Sessizliğin duyamadığım sesleri, karanlığın göremediğim yüzleri...

Sessizliğin  duyamadığım sesleri, karanlığın  göremediğim yüzlerine karışıyor...

Depresyonlarımı modifiye ettim. Şimdi daha gelişmiş depresif  zamanlarla yaşıyorum hayatı. Sessizliğin daha ağır olduğu, karanlığın etrafımı saran bir jel kıvamına eriştiği zamanlardayım. O zaman ki artık daha farklı akıyor yolculuğumun sonuna. Bir saatin zembereği gibi hareketli, bir tablodaki yüz kadar donuk.

Sanırım hayatımda hareket eden bir o var. Ya da hareket etmeyen ama benim öyle zannettiğim.
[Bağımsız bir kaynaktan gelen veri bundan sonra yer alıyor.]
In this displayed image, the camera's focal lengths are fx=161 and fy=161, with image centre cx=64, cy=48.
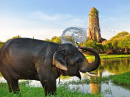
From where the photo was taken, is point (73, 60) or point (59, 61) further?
point (73, 60)

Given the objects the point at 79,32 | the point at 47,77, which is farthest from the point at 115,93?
the point at 47,77

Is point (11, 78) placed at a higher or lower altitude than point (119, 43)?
lower

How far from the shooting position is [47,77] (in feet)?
13.1

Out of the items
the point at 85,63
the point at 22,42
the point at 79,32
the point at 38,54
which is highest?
the point at 79,32

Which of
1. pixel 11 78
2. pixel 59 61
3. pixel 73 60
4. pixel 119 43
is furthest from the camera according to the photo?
pixel 119 43

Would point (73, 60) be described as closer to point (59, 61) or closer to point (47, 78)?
point (59, 61)

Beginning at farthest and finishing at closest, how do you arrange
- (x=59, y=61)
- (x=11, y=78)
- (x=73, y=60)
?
(x=11, y=78), (x=73, y=60), (x=59, y=61)

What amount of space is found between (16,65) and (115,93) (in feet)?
17.7

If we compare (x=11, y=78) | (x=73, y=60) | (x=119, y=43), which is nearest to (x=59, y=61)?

Merak ediyorum; acaba geri sayımda ne kadar vaktim kaldı. Soramıyorum. Çünkü bu soruma cevap verecek bir merci bilmiyorum. Nefesim derin bir sessizlik içersinde boşalıyor ciğerlerimden. Birkaç zaman sonra beni ebediyen terk edeceğini hissettirmek istemezcesine, elimden kayıp giden hayatım gibi, sessizce. Bir şey lazım beni bu hiçliğin ortasında ayakta tutacak.

Sevgilerimi arıyorum ama yüreğimde yara açmamış bir tek sevgi bulamıyorum. Yine de tutunmam lazım bir şeylere. Hoş ayakta kalsam ne olacak ki? Birde onlar. Karanlığımda bana bakan yüzler. Bir de onlar var. Önceki bir zaman diliminde hayatımdan geçmiş gibiler. Göremiyorum ama oradalar, hissediyorum. Sessiz haykırışlarını duyuyorum, ruhuma çarpan bakışlarındaki lanetlerden.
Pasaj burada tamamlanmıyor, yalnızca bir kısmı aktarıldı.